EXERCISE: Count the lines in the entries below that contain the string "countertop". Reply with the number alone.

ROWS:
--- --- ---
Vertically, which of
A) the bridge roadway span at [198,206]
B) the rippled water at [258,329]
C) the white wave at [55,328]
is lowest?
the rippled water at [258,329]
--- --- ---
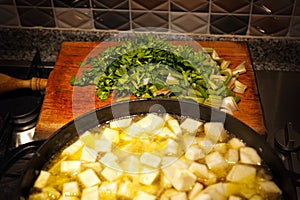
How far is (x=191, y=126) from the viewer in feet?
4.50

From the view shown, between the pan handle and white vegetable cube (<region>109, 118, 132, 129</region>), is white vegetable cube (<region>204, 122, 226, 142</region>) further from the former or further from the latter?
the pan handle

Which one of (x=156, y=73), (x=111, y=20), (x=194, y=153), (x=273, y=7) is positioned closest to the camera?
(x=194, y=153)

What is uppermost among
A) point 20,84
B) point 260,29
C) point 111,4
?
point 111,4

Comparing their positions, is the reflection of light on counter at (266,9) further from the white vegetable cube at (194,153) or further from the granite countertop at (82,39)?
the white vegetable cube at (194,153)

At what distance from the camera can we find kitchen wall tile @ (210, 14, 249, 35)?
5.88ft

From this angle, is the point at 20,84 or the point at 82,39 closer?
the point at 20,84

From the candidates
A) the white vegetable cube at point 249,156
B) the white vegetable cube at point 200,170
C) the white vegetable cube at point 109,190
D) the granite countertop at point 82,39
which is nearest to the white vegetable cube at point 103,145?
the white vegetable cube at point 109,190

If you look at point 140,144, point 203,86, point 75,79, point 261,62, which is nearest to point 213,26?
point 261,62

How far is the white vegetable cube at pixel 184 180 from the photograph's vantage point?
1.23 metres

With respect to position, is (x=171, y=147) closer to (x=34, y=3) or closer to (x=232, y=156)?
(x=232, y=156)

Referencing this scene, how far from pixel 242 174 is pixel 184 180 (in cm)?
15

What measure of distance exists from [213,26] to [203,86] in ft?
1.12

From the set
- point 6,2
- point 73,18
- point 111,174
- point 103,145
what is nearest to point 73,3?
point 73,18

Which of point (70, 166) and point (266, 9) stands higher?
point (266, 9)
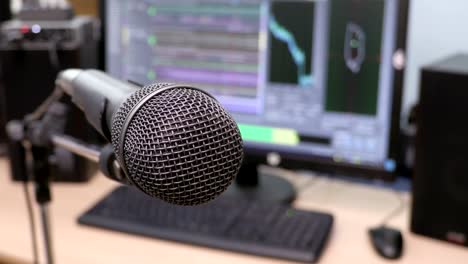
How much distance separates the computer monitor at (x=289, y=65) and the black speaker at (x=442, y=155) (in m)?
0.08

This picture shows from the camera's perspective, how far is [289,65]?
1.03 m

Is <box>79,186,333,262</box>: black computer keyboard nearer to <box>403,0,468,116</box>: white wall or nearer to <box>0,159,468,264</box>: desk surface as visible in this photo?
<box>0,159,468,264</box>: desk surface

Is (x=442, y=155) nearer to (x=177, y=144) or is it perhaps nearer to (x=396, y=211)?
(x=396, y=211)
--- --- ---
EXERCISE OUTPUT: 2